To get around these problems, Google published a paper in 2006 famously called the Google Big Table paper on a new kind of database, which solved many of these issues for them. Then, in 2007, Amazon published a paper, which was famously called the Amazon Dynamo paper on a somewhat different way to solve the same type of problems. These papers have resulted in a slew of products, which are commonly referred to as "NoSql" databases. These databases are designed to handle large amounts of data. Some are particular to handling content and others to handling social data. Others store data in the most primitive of ways, just as simple pairs such as name and Sam, name and Jane, etc. These products focus on managing huge quantities of data, on retrieving data quickly and on always being available. They are cheaper to maintain than relational databases and could save brands millions of dollars in the long run. On the downside, they don't guarantee the correctness of data 100% of the time, and are newer, requiring more learning and have more quirks than older databases.

I've been a bit unfair to relational databases, making them sound outdated and irrelevant to marketers.
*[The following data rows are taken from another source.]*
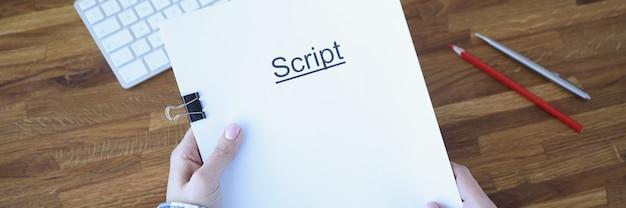 Scenarzysta trzyma teczkę z dokumentami z napisem opracowanie scenariusza fabuły do filmów i seriali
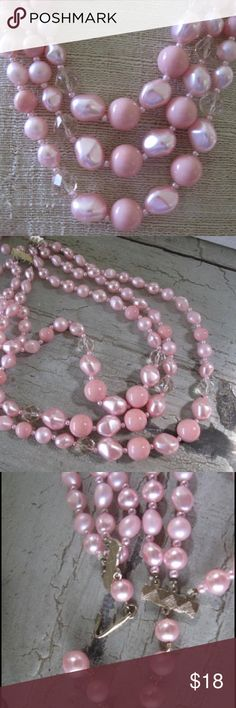Vintage 3 Strand  Beads from Japan These vintage beads from Japan are a beautiful shade of pastel pink.     There are three strands with the longest being 18 inches, and the shortest being 15 inches.     Some of the darker beads are round, while the lighter ones are a baroque shape. The spacers are tiny pink beads.    There are 2 multi-faceted clear beads on each strand.     The closure is a J hook, and is maked 'Japan' Vintage Jewelry Necklaces
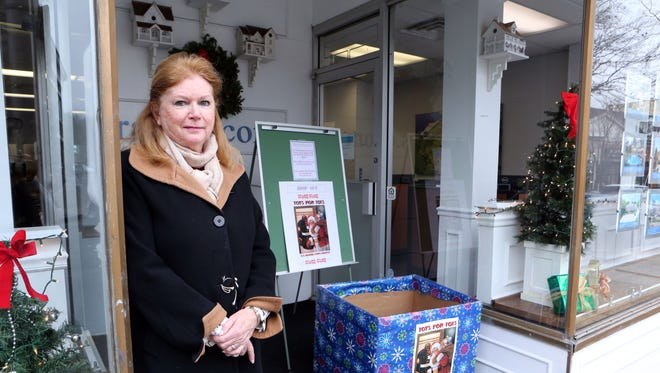 "Marylin Hoffman, sales manager at William Raveis Real Estate in Rye, beside the ""Toys for Tots"" donation box outside the office, Dec. 7, 2016 where about 15 toys were stolen from the box the day before."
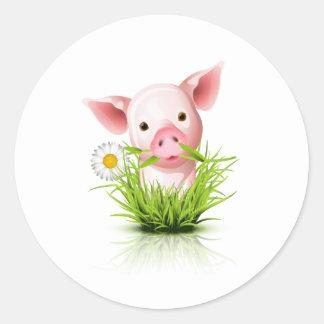 Little pink pig in grass round sticker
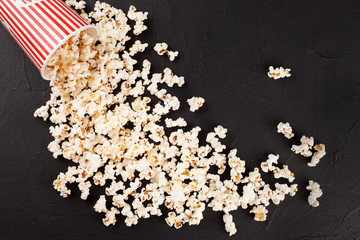 Popcorn horizontal banner. Red stripped paper cup and kernels lying on dark background. Copy space.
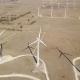 Windmills Producing Electricity in Desert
I've got nothing but the utmost respect for relational databases. They are really quite entirely marvelous. They work really, really well, allow us to analyze data in microscopic detail with ease and win hands down when it comes to ensuring the correctness of data. For small to moderate amounts of data, even hierarchical and graphical data, the relational database is still the best choice. Relational databases are like the trusted friend that you know like the back of your hand that always gives you their very best.

The time has come though to take a look at adding some potential new friends to our arsenal. Ones we don't entirely trust yet, and ones whose company we aren't always in the mood for, but ones that we may end up loving in an hour of need. It's important that marketers keep NoSql databases in the back of their heads. Used in the right circumstances, it could end up being that competitive advantage that gets consumers to fall in love with your shiny new app.